Does it even make sense how good David Ortiz is? It’s like we’re not even watching a human being anymore. It’s actually friggin’ eerie, is what it is. You need a key hit, he’s got your key hit. A couple big home runs — one to put you ahead, the other just to twist the knife after Monday’s horror show? Big Papi’s on it. In Red Sox Nation, we’re not used to such an embarassment of riches. We’re used to crossing our hands and gnashing our teeth as the likes of Dante Bichette and Carl Everett and Cliff Floyd and Jack Clark and Andre Dawson and Bernard Gilkey wave their bats fruitlessly like a pack of geriatrics trying to get Bob Barker’s attention on The Price is Right. Not so with Ortiz. You dream it, he does it. Automatic for the people. He threw the whole goddam team on his shoulders last October, and he seems fully prepared to do it again.
Good god, do I love him. And I love the fact that after the torment of Monday’s ninth inning loss, the Sox administered a jimmy kick of their own, scoring seven goddam times in the top of the tenth after — who else? — Big Papi erased a ninth inning deficit with another blistering, dramatic, saves-the-day home run. Yawn.

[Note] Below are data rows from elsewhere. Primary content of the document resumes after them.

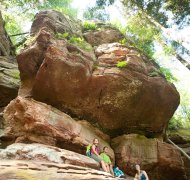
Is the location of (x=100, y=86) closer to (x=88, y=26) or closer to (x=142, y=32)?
(x=88, y=26)

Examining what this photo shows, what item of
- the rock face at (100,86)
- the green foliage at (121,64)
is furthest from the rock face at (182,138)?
the green foliage at (121,64)

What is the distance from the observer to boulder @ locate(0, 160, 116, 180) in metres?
6.21

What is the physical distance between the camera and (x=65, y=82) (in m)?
12.9

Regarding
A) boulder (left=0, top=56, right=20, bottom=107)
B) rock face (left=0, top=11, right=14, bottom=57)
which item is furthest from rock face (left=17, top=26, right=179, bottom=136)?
rock face (left=0, top=11, right=14, bottom=57)

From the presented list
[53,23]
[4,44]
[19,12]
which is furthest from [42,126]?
[19,12]

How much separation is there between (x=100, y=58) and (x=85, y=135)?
4205mm

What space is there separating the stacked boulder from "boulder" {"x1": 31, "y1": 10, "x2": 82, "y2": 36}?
0.27 feet

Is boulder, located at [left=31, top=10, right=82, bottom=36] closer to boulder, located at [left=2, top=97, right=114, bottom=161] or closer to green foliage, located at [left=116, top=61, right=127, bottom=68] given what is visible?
green foliage, located at [left=116, top=61, right=127, bottom=68]

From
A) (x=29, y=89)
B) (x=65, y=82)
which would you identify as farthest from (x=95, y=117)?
(x=29, y=89)

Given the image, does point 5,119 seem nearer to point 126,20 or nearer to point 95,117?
point 95,117

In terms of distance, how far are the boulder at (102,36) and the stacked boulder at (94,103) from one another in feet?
7.40

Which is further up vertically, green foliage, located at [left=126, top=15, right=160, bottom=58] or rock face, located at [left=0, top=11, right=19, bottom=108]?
green foliage, located at [left=126, top=15, right=160, bottom=58]

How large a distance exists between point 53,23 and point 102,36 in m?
3.70

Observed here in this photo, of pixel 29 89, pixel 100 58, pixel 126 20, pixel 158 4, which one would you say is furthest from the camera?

And we need those big hits. We need to stack up the runs like cordwood. Because, you see, we’ve got that Remlinger guy in the bullpen. And the dude serves ’em up faster than a twenty dollar whore. In just one inning of work, he promptly erased any kind memories of Papelbon’s performance, giving up two walks, two hits — one of them a grand slam — and inflating his ERA to 54.00. 54.00? That’s like six pitchers’ ERAs added together. It’s enough to prompt even the most die-hard among us to exclaim, as the great Chris Farley once did, “Holy shnikees.”
In the end, the offense let the pitching off the hook. And unless we can get Schill back in the rotation and a healthy Foulke closing games and Wells, Arroyo and Miller to step it up a notch, we’re gonna need to put up a ten-spot every night.
But so long as we got some Papi, I sleep easy.